**Provided data**:
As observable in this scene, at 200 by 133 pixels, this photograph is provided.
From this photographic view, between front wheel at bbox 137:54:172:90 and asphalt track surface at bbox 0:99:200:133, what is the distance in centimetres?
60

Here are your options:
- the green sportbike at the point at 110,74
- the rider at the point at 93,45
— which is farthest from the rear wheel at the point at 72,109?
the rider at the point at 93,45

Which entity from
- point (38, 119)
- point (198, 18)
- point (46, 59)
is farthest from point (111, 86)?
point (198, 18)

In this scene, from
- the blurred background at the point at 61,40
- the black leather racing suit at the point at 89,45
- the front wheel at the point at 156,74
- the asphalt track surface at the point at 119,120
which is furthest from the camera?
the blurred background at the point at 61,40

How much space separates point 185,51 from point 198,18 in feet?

**What is expected**:
Quote everything from the line containing "In this scene, from" down to the final line above, word for word.

**Response to the exercise**:
In this scene, from
- the blurred background at the point at 61,40
- the black leather racing suit at the point at 89,45
- the front wheel at the point at 156,74
- the asphalt track surface at the point at 119,120
which is furthest from the camera?
the blurred background at the point at 61,40

How much space separates point 185,51 from point 198,18 in feet?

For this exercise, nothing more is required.